◆ Problem:
Answer these questions using the Tarjan pseudocode below.
(a) Which state is pushed together with v in the initial push onto T?
(b) What value is succIndex given before the loop starts?
(c) According to its comment, what does the continue statement continue?

Exercise passage Block Start

Step 3: Finally, we need to make sure the entry conditions are correct, for the top-level code which calls tarjan. That can easily be done by an initial push:

procedure tarjan(v)
  T.push(v, empty, empty, empty, TopState)
  while (T is not empty) do
    (v, v', succ, succIndex, state) = T.pop
    case state of
      TopState: goto top
      ReturnedState: goto recursion_returned
    end case
top:
    v.index = index                                 // Set the depth index for v
    v.lowlink = index                               // SHOULD BE v.lowlink = MAX_INT?
    index = index + 1
    S.push(v)                                       // Push v on the stack
    succ = all (v, v') in E      // Consider successors of v
    succIndex = 0                // presume succ is 0-based
loop_top:
    if succIndex >= Length(succ) goto skip_loop
    v' = succ[succIndex]
    if (v'.index is undefined)                    // Was successor v' visited?
      // instead of recursing, set up state for return and top and iterate
      T.push(v, v', succ, succIndex, ReturnedState) // this is where we return to
      T.push(v', empty, empty, empty, TopState) // but this is where we go first
      continue // continue the while loop at top
recursion_returned:
      v.lowlink = min(v.lowlink, v'.lowlink)

Exercise passage Block End
Data shown Block Start

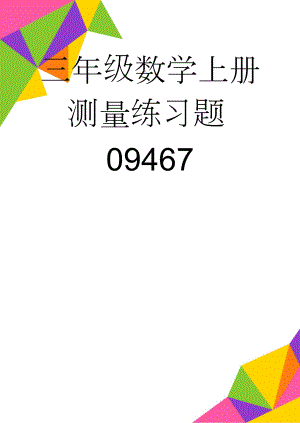 三年级数学上册测量练习题09467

Data shown Block End

◆ Answer section:
(a) TopState
(b) 0
(c) The while loop at top